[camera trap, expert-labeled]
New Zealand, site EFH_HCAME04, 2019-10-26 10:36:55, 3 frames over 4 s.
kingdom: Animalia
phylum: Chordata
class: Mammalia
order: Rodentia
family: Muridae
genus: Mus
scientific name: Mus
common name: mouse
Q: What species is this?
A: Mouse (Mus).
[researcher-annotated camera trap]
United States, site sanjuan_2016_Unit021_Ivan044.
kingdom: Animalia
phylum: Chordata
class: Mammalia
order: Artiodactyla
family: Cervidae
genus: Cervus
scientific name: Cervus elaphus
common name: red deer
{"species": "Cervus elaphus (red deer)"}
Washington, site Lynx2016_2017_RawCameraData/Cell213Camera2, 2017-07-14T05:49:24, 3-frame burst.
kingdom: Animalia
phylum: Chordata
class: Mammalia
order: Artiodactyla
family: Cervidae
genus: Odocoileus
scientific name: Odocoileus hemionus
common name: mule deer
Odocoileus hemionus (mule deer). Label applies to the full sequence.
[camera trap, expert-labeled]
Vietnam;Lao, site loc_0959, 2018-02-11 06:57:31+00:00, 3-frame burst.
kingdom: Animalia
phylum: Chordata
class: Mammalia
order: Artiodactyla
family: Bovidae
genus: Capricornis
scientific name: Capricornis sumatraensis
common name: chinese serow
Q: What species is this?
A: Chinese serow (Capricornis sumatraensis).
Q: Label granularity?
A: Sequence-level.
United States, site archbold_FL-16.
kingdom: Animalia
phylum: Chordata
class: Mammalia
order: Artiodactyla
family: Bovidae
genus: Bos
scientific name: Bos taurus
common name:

————

▶ _INSTRUCTIONS FOR THE TASK_:
Restate every entry word for word.

▶ _WRITTEN SOLUTION_:
[camera trap, expert-labeled]
New Zealand, site EFH_HCAME04, 2019-10-26 10:36:55, 3 frames over 4 s.
kingdom: Animalia
phylum: Chordata
class: Mammalia
order: Rodentia
family: Muridae
genus: Mus
scientific name: Mus
common name: mouse
Q: What species is this?
A: Mouse (Mus).
[researcher-annotated camera trap]
United States, site sanjuan_2016_Unit021_Ivan044.
kingdom: Animalia
phylum: Chordata
class: Mammalia
order: Artiodactyla
family: Cervidae
genus: Cervus
scientific name: Cervus elaphus
common name: red deer
{"species": "Cervus elaphus (red deer)"}
Washington, site Lynx2016_2017_RawCameraData/Cell213Camera2, 2017-07-14T05:49:24, 3-frame burst.
kingdom: Animalia
phylum: Chordata
class: Mammalia
order: Artiodactyla
family: Cervidae
genus: Odocoileus
scientific name: Odocoileus hemionus
common name: mule deer
Odocoileus hemionus (mule deer). Label applies to the full sequence.
[camera trap, expert-labeled]
Vietnam;Lao, site loc_0959, 2018-02-11 06:57:31+00:00, 3-frame burst.
kingdom: Animalia
phylum: Chordata
class: Mammalia
order: Artiodactyla
family: Bovidae
genus: Capricornis
scientific name: Capricornis sumatraensis
common name: chinese serow
Q: What species is this?
A: Chinese serow (Capricornis sumatraensis).
Q: Label granularity?
A: Sequence-level.
United States, site archbold_FL-16.
kingdom: Animalia
phylum: Chordata
class: Mammalia
order: Artiodactyla
family: Bovidae
genus: Bos
scientific name: Bos taurus
common name:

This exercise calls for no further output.